> **Objective**
Lay out the stretch from the line that contains "How far do the" through the line that contains "1448 centimetres" as a two-column CSV headed line_text and answer. Each row should hold one line's wording and the answer given for it, each in a single quoted field with line breaks turned into spaces.

> **Provided material**
┄┄┄┄┄┄┄┄┄┄┄┄┄┄┄┄┄┄┄┄
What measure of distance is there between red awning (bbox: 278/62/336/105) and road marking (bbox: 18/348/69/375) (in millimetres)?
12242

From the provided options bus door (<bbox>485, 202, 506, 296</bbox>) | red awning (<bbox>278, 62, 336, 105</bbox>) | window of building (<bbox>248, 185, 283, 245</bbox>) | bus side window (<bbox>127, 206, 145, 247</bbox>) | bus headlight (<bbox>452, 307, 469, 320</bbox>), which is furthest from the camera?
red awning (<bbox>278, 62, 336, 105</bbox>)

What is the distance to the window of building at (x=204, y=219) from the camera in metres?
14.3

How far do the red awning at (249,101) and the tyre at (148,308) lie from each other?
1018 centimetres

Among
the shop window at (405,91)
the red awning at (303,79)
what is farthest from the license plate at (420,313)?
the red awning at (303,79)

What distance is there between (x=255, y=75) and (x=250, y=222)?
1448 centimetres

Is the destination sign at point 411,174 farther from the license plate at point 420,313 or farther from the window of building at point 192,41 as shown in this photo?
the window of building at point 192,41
┄┄┄┄┄┄┄┄┄┄┄┄┄┄┄┄┄┄┄┄
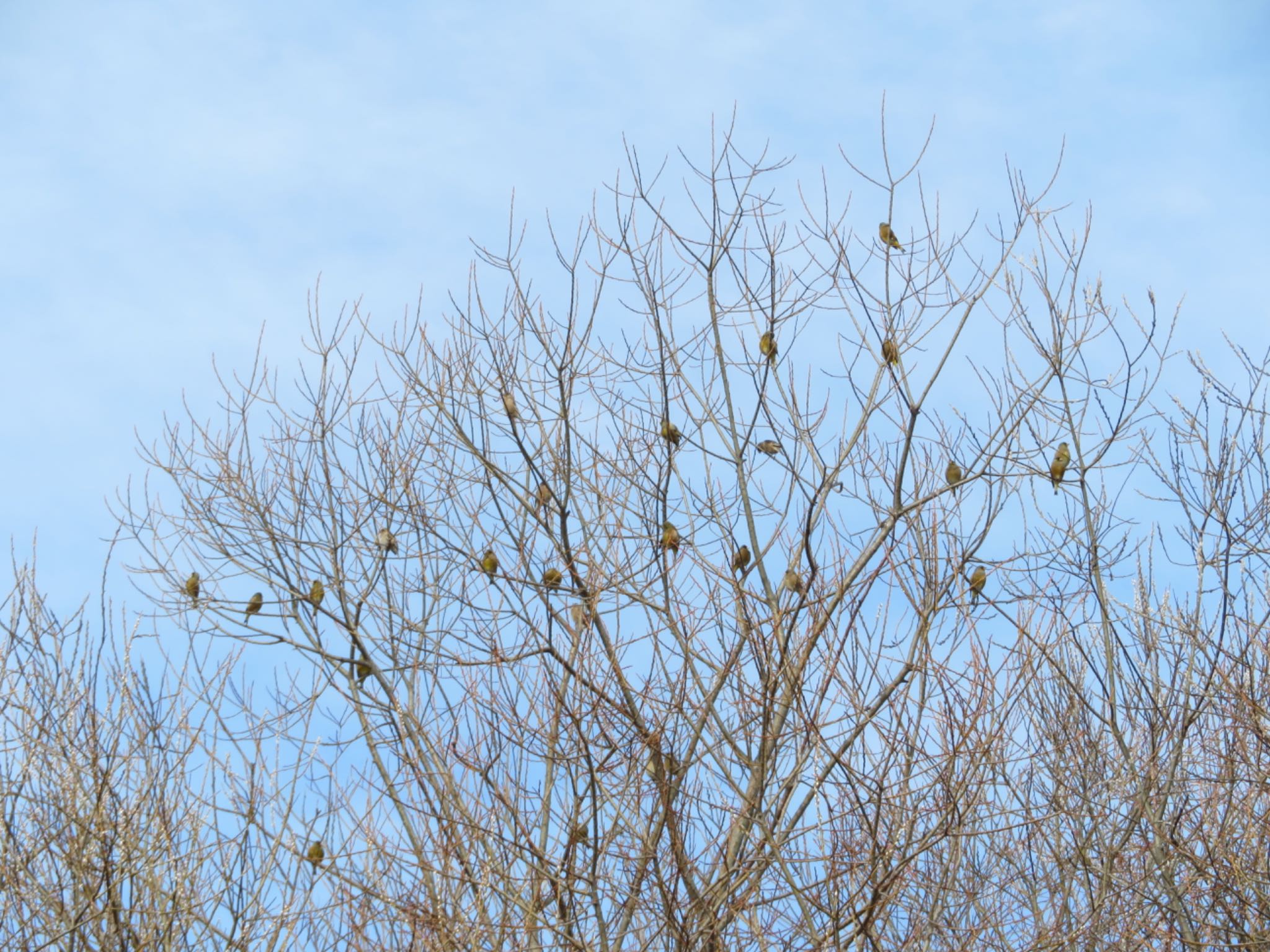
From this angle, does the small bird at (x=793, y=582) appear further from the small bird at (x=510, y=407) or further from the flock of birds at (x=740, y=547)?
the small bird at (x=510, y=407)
┄┄┄┄┄┄┄┄┄┄┄┄┄┄┄┄┄┄┄┄
> **Response to this task**
line_text,answer
"How far do the red awning at (249,101) and the tyre at (148,308) lie from each other?","1018 centimetres"
"Among the shop window at (405,91) the red awning at (303,79) what is farthest from the license plate at (420,313)?","the red awning at (303,79)"
"What distance is there between (x=255, y=75) and (x=250, y=222)?","1448 centimetres"